Louise believes we’ve fallen back in the last couple of years when it comes to diversity and financial inclusion. Open Finance has a big role to play in solving for this segment, she says. It seems even our diversity groups are pitting people against each other and that troubles her. ‘It’s something we have to be really reflective of’. It feels as though we’re going the wrong way.

we’ve fallen back in the last couple of years when it comes to diversity and financial inclusion.
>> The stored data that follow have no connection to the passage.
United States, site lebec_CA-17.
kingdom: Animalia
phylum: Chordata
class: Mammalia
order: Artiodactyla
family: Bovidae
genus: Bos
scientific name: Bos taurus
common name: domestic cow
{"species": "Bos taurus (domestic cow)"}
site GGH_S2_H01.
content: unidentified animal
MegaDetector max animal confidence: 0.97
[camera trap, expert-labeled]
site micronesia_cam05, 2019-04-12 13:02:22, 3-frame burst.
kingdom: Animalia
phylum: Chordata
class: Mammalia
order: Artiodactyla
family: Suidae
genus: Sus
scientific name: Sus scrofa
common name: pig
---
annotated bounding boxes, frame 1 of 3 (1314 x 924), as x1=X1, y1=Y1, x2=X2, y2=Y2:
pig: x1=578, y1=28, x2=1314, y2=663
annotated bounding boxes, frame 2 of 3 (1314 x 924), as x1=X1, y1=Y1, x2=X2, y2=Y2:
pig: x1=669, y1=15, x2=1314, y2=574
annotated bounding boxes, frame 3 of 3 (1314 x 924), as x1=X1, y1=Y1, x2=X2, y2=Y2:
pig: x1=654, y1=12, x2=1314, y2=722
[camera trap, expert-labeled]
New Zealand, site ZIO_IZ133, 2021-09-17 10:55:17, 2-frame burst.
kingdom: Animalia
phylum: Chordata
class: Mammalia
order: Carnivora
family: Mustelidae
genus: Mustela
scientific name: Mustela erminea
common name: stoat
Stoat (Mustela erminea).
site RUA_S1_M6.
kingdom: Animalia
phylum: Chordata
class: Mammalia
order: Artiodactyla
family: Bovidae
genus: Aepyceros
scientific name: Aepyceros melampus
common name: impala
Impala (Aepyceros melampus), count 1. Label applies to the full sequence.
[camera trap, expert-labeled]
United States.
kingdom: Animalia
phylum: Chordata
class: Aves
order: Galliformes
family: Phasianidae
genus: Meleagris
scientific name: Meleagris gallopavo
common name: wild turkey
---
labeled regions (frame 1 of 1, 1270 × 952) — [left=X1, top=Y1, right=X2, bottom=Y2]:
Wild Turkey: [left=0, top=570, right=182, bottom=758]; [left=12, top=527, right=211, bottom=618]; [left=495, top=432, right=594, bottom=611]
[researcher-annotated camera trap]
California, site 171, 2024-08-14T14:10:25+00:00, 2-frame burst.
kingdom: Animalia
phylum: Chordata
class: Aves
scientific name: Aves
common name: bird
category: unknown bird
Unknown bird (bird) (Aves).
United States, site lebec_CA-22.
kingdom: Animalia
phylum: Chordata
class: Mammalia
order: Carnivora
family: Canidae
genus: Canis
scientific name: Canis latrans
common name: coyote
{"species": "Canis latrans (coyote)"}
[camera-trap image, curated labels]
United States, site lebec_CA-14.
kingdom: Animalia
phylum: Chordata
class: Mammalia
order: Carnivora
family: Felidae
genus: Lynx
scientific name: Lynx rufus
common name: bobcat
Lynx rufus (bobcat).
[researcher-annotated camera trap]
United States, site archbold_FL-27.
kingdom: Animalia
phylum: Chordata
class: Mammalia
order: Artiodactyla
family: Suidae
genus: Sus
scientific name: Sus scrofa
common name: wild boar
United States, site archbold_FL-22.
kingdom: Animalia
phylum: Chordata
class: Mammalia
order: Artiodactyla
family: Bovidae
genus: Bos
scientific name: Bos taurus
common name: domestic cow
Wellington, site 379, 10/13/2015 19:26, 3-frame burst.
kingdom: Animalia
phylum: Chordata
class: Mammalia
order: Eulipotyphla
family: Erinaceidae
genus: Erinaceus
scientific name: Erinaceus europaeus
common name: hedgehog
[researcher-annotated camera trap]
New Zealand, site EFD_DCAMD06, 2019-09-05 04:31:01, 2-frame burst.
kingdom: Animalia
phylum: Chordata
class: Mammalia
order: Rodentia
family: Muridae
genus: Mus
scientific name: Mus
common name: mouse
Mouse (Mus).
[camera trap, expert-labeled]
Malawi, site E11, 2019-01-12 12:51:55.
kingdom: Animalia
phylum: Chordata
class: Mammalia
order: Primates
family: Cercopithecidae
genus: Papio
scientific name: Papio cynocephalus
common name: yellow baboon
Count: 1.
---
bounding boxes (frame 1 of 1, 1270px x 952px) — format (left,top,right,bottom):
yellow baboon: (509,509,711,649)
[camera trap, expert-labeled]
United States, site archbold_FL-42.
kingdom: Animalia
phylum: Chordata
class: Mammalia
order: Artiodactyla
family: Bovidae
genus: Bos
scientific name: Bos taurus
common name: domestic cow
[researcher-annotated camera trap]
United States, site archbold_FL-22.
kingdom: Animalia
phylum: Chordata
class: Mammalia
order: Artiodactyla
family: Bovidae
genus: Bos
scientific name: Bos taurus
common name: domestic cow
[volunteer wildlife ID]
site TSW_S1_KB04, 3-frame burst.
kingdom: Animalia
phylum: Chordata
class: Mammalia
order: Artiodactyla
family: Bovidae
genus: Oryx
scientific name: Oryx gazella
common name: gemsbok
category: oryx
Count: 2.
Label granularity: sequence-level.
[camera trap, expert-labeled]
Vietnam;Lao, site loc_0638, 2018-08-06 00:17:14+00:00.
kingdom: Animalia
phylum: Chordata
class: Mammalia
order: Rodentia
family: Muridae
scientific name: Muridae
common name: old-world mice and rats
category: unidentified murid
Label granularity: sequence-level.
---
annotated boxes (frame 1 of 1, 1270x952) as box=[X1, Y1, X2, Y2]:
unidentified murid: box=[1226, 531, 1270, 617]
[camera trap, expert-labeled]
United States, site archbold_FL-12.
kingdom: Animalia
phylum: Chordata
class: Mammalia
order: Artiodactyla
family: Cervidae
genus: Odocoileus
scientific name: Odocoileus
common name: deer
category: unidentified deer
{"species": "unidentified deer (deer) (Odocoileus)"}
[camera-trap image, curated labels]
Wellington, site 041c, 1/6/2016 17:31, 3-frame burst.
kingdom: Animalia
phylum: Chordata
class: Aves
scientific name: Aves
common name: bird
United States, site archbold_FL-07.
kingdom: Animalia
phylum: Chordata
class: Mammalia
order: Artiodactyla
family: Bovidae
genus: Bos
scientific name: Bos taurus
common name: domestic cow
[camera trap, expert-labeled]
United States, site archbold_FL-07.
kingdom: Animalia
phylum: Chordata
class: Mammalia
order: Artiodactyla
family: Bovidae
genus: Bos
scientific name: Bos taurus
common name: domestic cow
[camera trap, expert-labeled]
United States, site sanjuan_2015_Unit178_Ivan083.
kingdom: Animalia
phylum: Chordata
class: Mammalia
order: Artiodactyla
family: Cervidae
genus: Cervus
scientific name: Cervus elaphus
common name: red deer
Jason doesn’t agree. There’s plenty of information out there if you really want to learn about personal budgeting. He doesn’t think more material works as ‘people don’t generally like school’. The key is products and services that make it easier to structure peoples’ financial management. He cites Buy Now Pay Later (BNPL) as an example to the contrary. It’s not a great thing for consumers who can’t put their finger on their discretionary income. The panel is in agreement.

And what do we need to start?

Simon’s eyes light up when ‘Taking NFTs seriously’ appears on screen. ‘Addressing the unbanked population’ and ‘Accountable ESG goals’ emerge as frontrunners. And no wonder. 1.7bn adults remain unbanked around the world.

‘It’s quite straightforward’ says Louise. ‘The argument is right from a societal point of view and an economic one’. ESG is next on the agenda. Jason is surprised and delighted that consumers have been making their voice heard over the last few years. ‘In a market-driven capitalist society, that’s what moves the needle’.

‘In a market-driven capitalist society, that’s what moves the needle’.

Simon is strong-armed into discussing Central Bank Digital Currencies. He doesn’t put up much resistance. Matt also sees their potential. The evolution of crypto and blockchain has been pretty slow. He thinks stablecoins will definitely have a role to play in the near-distant future.

The microphone is passed round the audience. ‘DeFi regulation’ is met enthusiastically by Simon. A back and forth follows. Jason steps in: ‘I think it’s the Wild West. It’s the most amazing rethinking of what financial services might be’. But the risks are obvious. ‘That’s not to say the Wild West doesn’t become San Francisco at some point’ he counters. DeFi promises so much but it’s not for the faint-hearted.

When all is said and done

And that brings After Dark to a close. Simon sums up: ‘We’ve agreed that financial services needs to improve inclusion, stop all things jargon and needs to start addressing the unbanked population globally’.

It’s a tall order. Let’s get started.